>> BEGIN

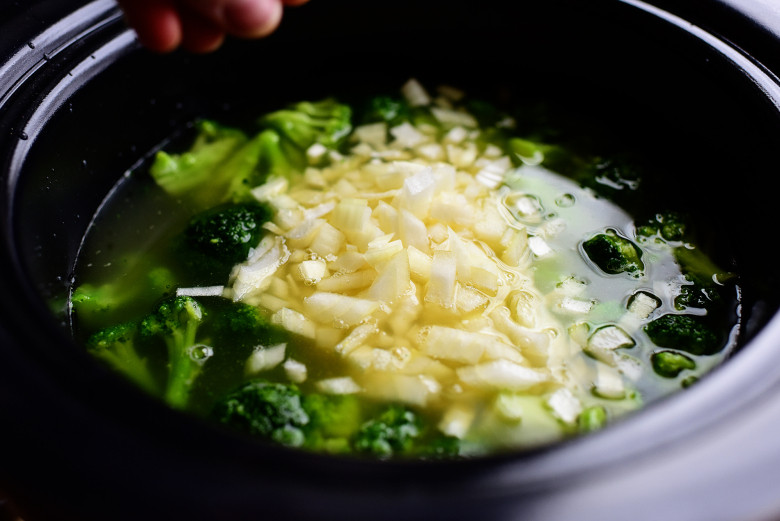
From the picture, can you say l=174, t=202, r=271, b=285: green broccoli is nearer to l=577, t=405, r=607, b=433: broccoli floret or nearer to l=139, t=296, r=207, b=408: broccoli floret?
l=139, t=296, r=207, b=408: broccoli floret

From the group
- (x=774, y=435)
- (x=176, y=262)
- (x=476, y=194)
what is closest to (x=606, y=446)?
(x=774, y=435)

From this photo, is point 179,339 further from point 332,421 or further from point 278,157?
point 278,157

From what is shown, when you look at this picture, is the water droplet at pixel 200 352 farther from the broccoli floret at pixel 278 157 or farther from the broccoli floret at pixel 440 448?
the broccoli floret at pixel 278 157

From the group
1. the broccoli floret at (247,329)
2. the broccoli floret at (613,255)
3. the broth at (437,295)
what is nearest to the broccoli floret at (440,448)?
the broth at (437,295)

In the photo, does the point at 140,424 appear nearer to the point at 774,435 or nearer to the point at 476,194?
the point at 774,435

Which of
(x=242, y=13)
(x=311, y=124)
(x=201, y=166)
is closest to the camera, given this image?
(x=242, y=13)

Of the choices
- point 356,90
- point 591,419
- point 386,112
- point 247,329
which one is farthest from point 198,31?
point 356,90
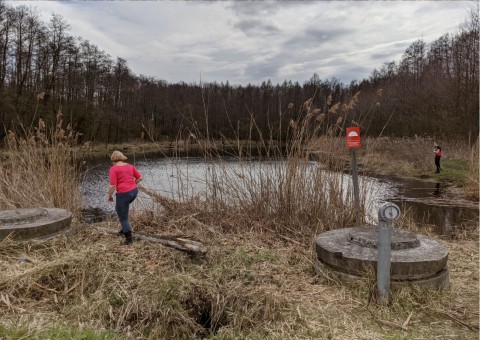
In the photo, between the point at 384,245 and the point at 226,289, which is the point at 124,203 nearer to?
the point at 226,289

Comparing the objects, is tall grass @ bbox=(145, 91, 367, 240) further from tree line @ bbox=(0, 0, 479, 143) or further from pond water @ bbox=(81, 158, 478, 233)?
tree line @ bbox=(0, 0, 479, 143)

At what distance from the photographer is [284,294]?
3.17 metres

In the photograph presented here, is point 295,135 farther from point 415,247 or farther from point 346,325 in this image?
point 346,325

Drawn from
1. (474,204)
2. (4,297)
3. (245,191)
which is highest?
(245,191)

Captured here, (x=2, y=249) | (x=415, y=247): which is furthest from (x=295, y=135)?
(x=2, y=249)

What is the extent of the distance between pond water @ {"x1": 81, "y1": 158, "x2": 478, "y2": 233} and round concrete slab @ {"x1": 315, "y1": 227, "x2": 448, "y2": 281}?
166cm

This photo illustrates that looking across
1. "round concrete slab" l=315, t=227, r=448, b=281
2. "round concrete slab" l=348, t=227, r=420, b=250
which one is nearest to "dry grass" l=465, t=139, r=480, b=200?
"round concrete slab" l=348, t=227, r=420, b=250

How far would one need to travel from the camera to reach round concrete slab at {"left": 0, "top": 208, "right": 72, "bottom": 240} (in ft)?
13.1

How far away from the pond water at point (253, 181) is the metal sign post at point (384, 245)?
2424 mm

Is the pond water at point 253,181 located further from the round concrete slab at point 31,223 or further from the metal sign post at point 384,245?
the metal sign post at point 384,245

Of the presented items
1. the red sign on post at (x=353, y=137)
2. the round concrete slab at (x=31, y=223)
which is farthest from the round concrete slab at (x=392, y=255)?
the round concrete slab at (x=31, y=223)

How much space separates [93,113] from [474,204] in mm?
29084

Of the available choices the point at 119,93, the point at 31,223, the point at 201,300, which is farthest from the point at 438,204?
the point at 119,93

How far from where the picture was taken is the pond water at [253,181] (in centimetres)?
564
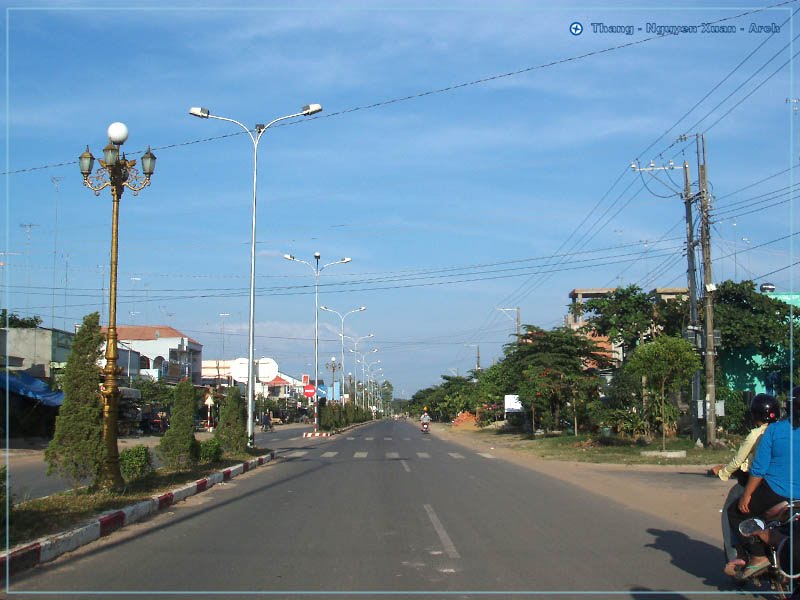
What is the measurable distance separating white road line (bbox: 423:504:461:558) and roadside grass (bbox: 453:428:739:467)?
43.9 feet

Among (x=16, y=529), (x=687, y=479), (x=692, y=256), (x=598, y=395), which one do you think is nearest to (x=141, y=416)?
(x=598, y=395)

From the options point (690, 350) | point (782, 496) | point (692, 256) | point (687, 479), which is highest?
point (692, 256)

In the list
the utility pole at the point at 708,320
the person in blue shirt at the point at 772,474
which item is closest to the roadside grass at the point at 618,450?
the utility pole at the point at 708,320

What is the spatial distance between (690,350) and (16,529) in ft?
69.3

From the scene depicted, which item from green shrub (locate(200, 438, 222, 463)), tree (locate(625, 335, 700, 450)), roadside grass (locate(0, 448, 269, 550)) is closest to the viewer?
roadside grass (locate(0, 448, 269, 550))

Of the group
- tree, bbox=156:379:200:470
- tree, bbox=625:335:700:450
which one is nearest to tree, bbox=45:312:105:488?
tree, bbox=156:379:200:470

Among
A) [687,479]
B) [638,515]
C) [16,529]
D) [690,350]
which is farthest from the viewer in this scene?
[690,350]

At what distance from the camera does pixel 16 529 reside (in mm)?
8938

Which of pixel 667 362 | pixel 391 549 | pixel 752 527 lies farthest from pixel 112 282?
pixel 667 362

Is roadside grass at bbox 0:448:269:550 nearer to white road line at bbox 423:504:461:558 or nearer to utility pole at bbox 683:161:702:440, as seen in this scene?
white road line at bbox 423:504:461:558

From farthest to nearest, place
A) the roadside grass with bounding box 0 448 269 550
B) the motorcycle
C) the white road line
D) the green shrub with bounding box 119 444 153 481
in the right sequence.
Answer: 1. the green shrub with bounding box 119 444 153 481
2. the roadside grass with bounding box 0 448 269 550
3. the white road line
4. the motorcycle

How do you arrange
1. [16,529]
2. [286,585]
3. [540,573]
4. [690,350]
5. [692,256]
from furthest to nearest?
[692,256] → [690,350] → [16,529] → [540,573] → [286,585]

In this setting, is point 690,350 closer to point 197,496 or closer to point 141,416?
point 197,496

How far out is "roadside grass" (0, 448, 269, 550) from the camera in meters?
9.06
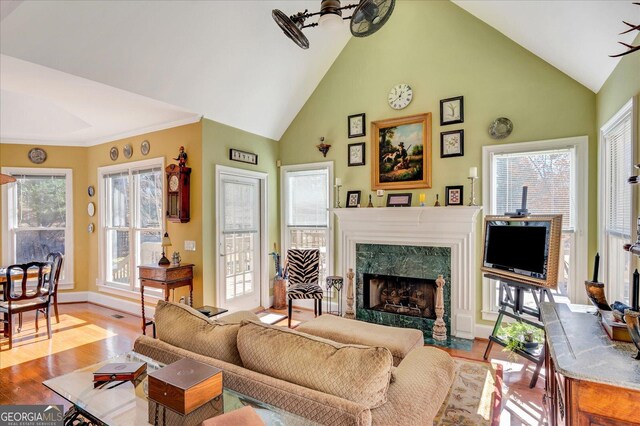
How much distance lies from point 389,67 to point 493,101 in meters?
1.44

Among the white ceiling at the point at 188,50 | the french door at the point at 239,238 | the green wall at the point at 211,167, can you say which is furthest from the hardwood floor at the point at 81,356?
the white ceiling at the point at 188,50

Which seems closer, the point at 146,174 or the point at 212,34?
the point at 212,34

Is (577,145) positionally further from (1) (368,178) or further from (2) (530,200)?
(1) (368,178)

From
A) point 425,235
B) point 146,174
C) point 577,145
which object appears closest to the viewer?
point 577,145

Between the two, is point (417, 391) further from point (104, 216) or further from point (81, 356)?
point (104, 216)

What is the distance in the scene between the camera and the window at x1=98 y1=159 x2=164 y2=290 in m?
4.80

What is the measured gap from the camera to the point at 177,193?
14.3 feet

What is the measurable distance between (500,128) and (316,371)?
12.1ft

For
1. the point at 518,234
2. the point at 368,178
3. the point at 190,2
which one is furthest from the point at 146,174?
the point at 518,234

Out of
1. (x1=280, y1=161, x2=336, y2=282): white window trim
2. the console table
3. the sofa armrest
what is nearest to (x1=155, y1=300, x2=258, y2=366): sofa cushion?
the sofa armrest

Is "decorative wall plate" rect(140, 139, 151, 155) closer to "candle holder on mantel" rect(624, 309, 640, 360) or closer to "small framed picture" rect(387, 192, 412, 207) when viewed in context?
"small framed picture" rect(387, 192, 412, 207)

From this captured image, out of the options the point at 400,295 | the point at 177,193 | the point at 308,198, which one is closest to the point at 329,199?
the point at 308,198

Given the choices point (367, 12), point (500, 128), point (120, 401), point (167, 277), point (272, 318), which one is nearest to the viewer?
point (120, 401)

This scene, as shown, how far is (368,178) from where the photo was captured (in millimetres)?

>> END

Change every "photographer" in these lines to "viewer", keep all else the same, and leave the pictures out.

From the picture, can you say l=174, t=202, r=271, b=285: green broccoli is nearer to l=577, t=405, r=607, b=433: broccoli floret or nearer to l=139, t=296, r=207, b=408: broccoli floret?
l=139, t=296, r=207, b=408: broccoli floret

From the group
- (x=774, y=435)
- (x=176, y=262)
- (x=476, y=194)
what is closest to (x=606, y=446)?
(x=774, y=435)

From this photo, is point 179,339 further from point 332,421 or further from point 278,157?
point 278,157

From what is shown, when you look at this picture, is the water droplet at pixel 200 352 farther from the broccoli floret at pixel 278 157 or farther from the broccoli floret at pixel 440 448?
the broccoli floret at pixel 278 157

From the group
1. the broccoli floret at (247,329)
2. the broccoli floret at (613,255)
3. the broth at (437,295)
what is nearest to the broccoli floret at (440,448)?
the broth at (437,295)

In the photo, does the point at 140,424 appear nearer to the point at 774,435 or nearer to the point at 476,194?
the point at 774,435

Which of
(x=242, y=13)
(x=311, y=124)
(x=201, y=166)
is closest to the camera, given this image?
(x=242, y=13)

Of the choices
- point 356,90
- point 591,419
- point 386,112
- point 247,329
which one is farthest from point 198,31?
point 356,90
In the photo, between the point at 384,245 and the point at 226,289, which is the point at 124,203 nearer to?
the point at 226,289

Comparing the objects, is tall grass @ bbox=(145, 91, 367, 240) further from tree line @ bbox=(0, 0, 479, 143) or further from pond water @ bbox=(81, 158, 478, 233)?
tree line @ bbox=(0, 0, 479, 143)

At what distance from the viewer is [284,294]?
3.17 metres

In the photograph presented here, is point 295,135 farther from point 415,247 or farther from point 346,325 in this image?
point 346,325

Drawn from
1. (474,204)
2. (4,297)
3. (245,191)
which is highest?
(245,191)

Captured here, (x=2, y=249) | (x=415, y=247): which is furthest from (x=295, y=135)?
(x=2, y=249)

What is the extent of the distance between pond water @ {"x1": 81, "y1": 158, "x2": 478, "y2": 233} and round concrete slab @ {"x1": 315, "y1": 227, "x2": 448, "y2": 281}?
166cm

This photo illustrates that looking across
1. "round concrete slab" l=315, t=227, r=448, b=281
2. "round concrete slab" l=348, t=227, r=420, b=250
which one is nearest to "dry grass" l=465, t=139, r=480, b=200?
"round concrete slab" l=348, t=227, r=420, b=250

How far would one need to travel from the camera to reach round concrete slab at {"left": 0, "top": 208, "right": 72, "bottom": 240} (in ft)?
13.1

How far away from the pond water at point (253, 181) is the metal sign post at point (384, 245)?
2424 mm

Is the pond water at point 253,181 located further from the round concrete slab at point 31,223 or further from the metal sign post at point 384,245?
the metal sign post at point 384,245

Of the presented items
1. the red sign on post at (x=353, y=137)
2. the round concrete slab at (x=31, y=223)
which is farthest from the round concrete slab at (x=392, y=255)?
the round concrete slab at (x=31, y=223)

How much space separates [93,113] from [474,204] in mm?
29084

Of the available choices the point at 119,93, the point at 31,223, the point at 201,300, which is farthest from the point at 438,204?
the point at 119,93

How far from where the picture was taken is the pond water at [253,181] (in centimetres)?
564
What is the measurable distance separating white road line (bbox: 423:504:461:558) and roadside grass (bbox: 453:428:739:467)?
43.9 feet

Among (x=16, y=529), (x=687, y=479), (x=692, y=256), (x=598, y=395), which one do you think is nearest to (x=141, y=416)?
(x=598, y=395)

From the options point (690, 350) | point (782, 496) | point (692, 256) | point (687, 479), which is highest?
point (692, 256)

In the list
the utility pole at the point at 708,320
the person in blue shirt at the point at 772,474
which item is closest to the roadside grass at the point at 618,450?
the utility pole at the point at 708,320

What is the spatial distance between (690,350) and (16,529) in ft?
69.3

From the scene depicted, which item from green shrub (locate(200, 438, 222, 463)), tree (locate(625, 335, 700, 450)), roadside grass (locate(0, 448, 269, 550)) is closest to the viewer?
roadside grass (locate(0, 448, 269, 550))

Of the group
- tree, bbox=156:379:200:470
- tree, bbox=625:335:700:450
which one is nearest to tree, bbox=45:312:105:488?
tree, bbox=156:379:200:470

Among
A) [687,479]
B) [638,515]
C) [16,529]
D) [690,350]
which is farthest from the viewer in this scene?
[690,350]

At what distance from the camera does pixel 16 529 reside (in mm)?
8938

Which of pixel 667 362 | pixel 391 549 | pixel 752 527 lies farthest from pixel 112 282?
pixel 667 362

Is roadside grass at bbox 0:448:269:550 nearer to white road line at bbox 423:504:461:558 or nearer to utility pole at bbox 683:161:702:440, as seen in this scene?
white road line at bbox 423:504:461:558

From farthest to nearest, place
A) the roadside grass with bounding box 0 448 269 550
B) the motorcycle
C) the white road line
D) the green shrub with bounding box 119 444 153 481
in the right sequence.
Answer: 1. the green shrub with bounding box 119 444 153 481
2. the roadside grass with bounding box 0 448 269 550
3. the white road line
4. the motorcycle

How do you arrange
1. [16,529]
2. [286,585]
3. [540,573]
4. [690,350]
5. [692,256]
from furthest to nearest?
[692,256] → [690,350] → [16,529] → [540,573] → [286,585]

In this setting, is point 690,350 closer to point 197,496 or closer to point 141,416?
point 197,496

How far out is "roadside grass" (0, 448, 269, 550) from the camera in meters?
9.06
How much distance lies from point 389,67 to point 493,101 in meters?
1.44

Among the white ceiling at the point at 188,50 | the french door at the point at 239,238 | the green wall at the point at 211,167, can you say which is furthest from the hardwood floor at the point at 81,356?
the white ceiling at the point at 188,50

Which seems closer, the point at 146,174 or the point at 212,34?
the point at 212,34

Is (577,145) positionally further from (1) (368,178) or further from (2) (530,200)?
(1) (368,178)

From
A) point 425,235
B) point 146,174
C) point 577,145
which object appears closest to the viewer?
point 577,145

Between the two, is point (417, 391) further from point (104, 216) or further from point (81, 356)?
point (104, 216)

What is the distance in the scene between the camera and the window at x1=98 y1=159 x2=164 y2=290 in m?
4.80

What is the measured gap from the camera to the point at 177,193?
14.3 feet

What is the measurable distance between (500,128) and (316,371)?
12.1ft

For
1. the point at 518,234
2. the point at 368,178
3. the point at 190,2
which one is furthest from the point at 146,174?
the point at 518,234

Out of
1. (x1=280, y1=161, x2=336, y2=282): white window trim
2. the console table
3. the sofa armrest
what is nearest to (x1=155, y1=300, x2=258, y2=366): sofa cushion?
the sofa armrest

Is "decorative wall plate" rect(140, 139, 151, 155) closer to "candle holder on mantel" rect(624, 309, 640, 360) or closer to "small framed picture" rect(387, 192, 412, 207) when viewed in context?
"small framed picture" rect(387, 192, 412, 207)

From this captured image, out of the options the point at 400,295 | the point at 177,193 | the point at 308,198, which one is closest to the point at 329,199?
the point at 308,198

Given the choices point (367, 12), point (500, 128), point (120, 401), point (167, 277), point (272, 318), which one is nearest to the viewer?
point (120, 401)

This scene, as shown, how far is (368,178) from where the photo was captured (in millimetres)?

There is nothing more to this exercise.